How Luther Campbell will win
Conventional wisdom has taught serious candidates that to win a countywide election for mayor, they need at least a half-million bucks and a first name like Julio or Carlos. The only time an African-American has come close to sitting in the mayor's chair was 1996, when the late Arthur Teele narrowly lost a runoff against Alex Penelas, who served as Miami-Dade's top elected official for eight years. That election put the county's great ethnic divide on full display. Teele received 82 percent of the African-American vote, but it wasn't enough to beat Penelas, who won with 62 percent of the Hispanic vote.
So where does that leave Luther "Luke" Campbell? Despite an 11-candidate field, the May 24 special election is really a contest among four contenders: Campbell and three well-known Cuban-American politicians — Hialeah Mayor Julio Robaina, recently resigned county Commissioner Carlos Gimenez, and former state Rep. Marcelo Llorente. The trio has the advantage with well-financed campaigns stocked with political consultants schooled in the dark art of getting out the vote by busing in elderly voters and collecting absentee ballots. And they have the right-sounding nombres.

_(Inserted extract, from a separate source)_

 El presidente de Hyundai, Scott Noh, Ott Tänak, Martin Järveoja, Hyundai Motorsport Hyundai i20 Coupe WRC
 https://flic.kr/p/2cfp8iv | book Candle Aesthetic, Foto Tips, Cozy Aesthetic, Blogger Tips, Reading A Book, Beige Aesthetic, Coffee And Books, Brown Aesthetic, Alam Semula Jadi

Already old-school journalists from the mainstream media are giving the onetime raunchiest man in hip-hop no shot. But we had our intern, University of Miami political science major Jose "Pepito" de la Gracia, compile the factors that will propel Campbell to victory:
• Miami hipsters. Nothing gets this crowd going more than playing an ironic joke on the mainstream masses. All Luke has to promise them are cases of PBR beer, a gift certificate to Sweat Records, and free entry to the next Girl Talk concert at the Fillmore.

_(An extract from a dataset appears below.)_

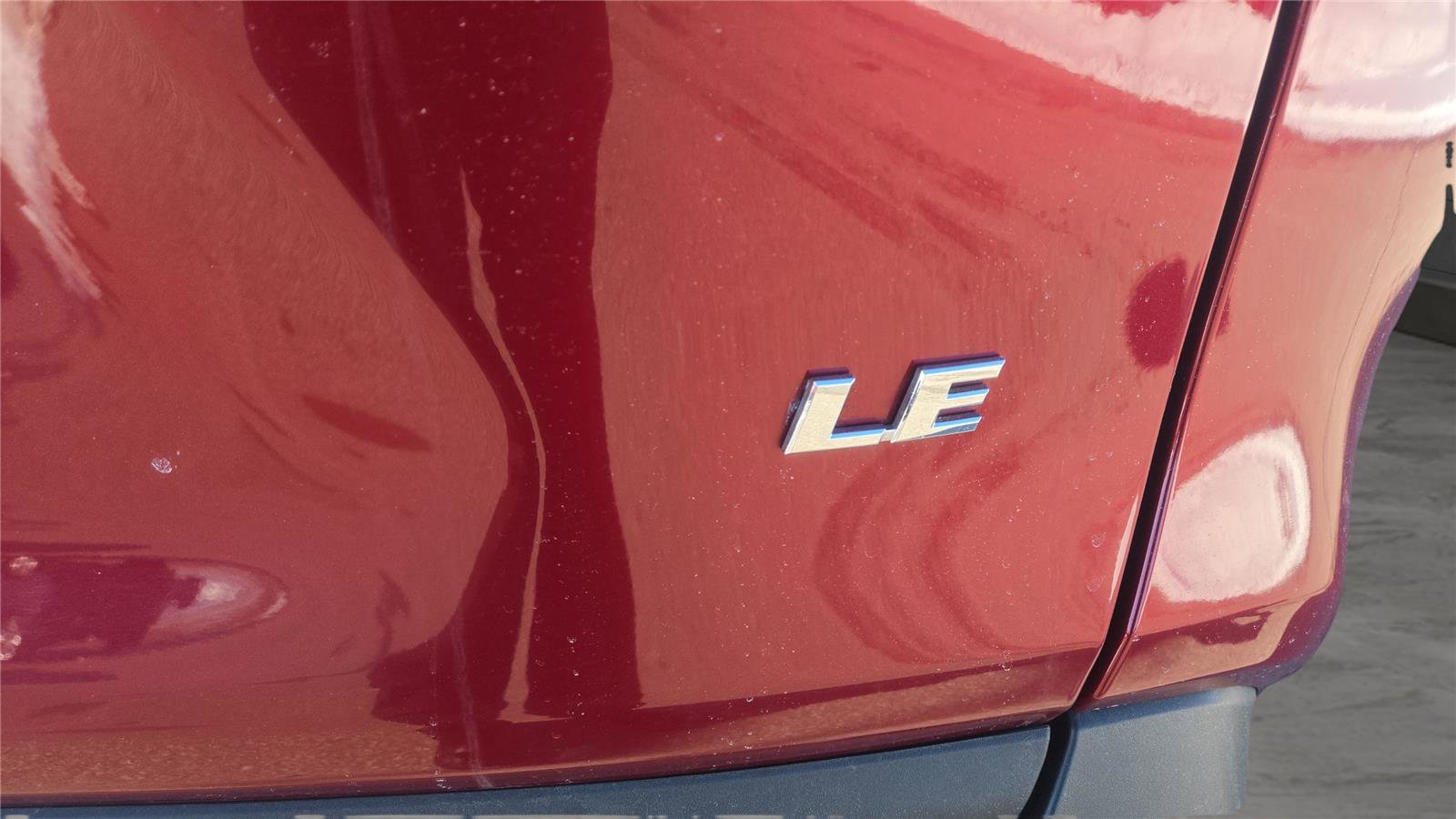 Used 2021 Toyota RAV4 LE image 11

• University of Miami football fans. As soon as Luke throws up the U hand sign at any of the polling stations, all Hurricanes fans will cast their ballots for him. Plus his campaign colors are the Canes' orange and green.

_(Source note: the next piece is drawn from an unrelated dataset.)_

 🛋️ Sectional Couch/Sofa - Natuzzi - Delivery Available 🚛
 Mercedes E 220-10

• Single moms. In spite of his promise to tax strippers, baby mamas support Luke because of his fine work keeping inner-city boys out of trouble with his youth baseball and football programs.
• Protest voters. Anybody who is sick and tired of seeing the same cookie-cutter Cuban-American Republican candidates run for office is gonna vote for Luke.
• A major hurricane hits Hialeah. The perfect storm ravages Julio Robaina's headquarters, obliterating all the absentee ballots his political machine is collecting from the viejitos that live in Hialeah public housing.
• Miami New Times readers. If every person who religiously reads this newspaper tells five friends to vote for Luke, he has this election in the bag. So do your job! Punch 17 on May 24!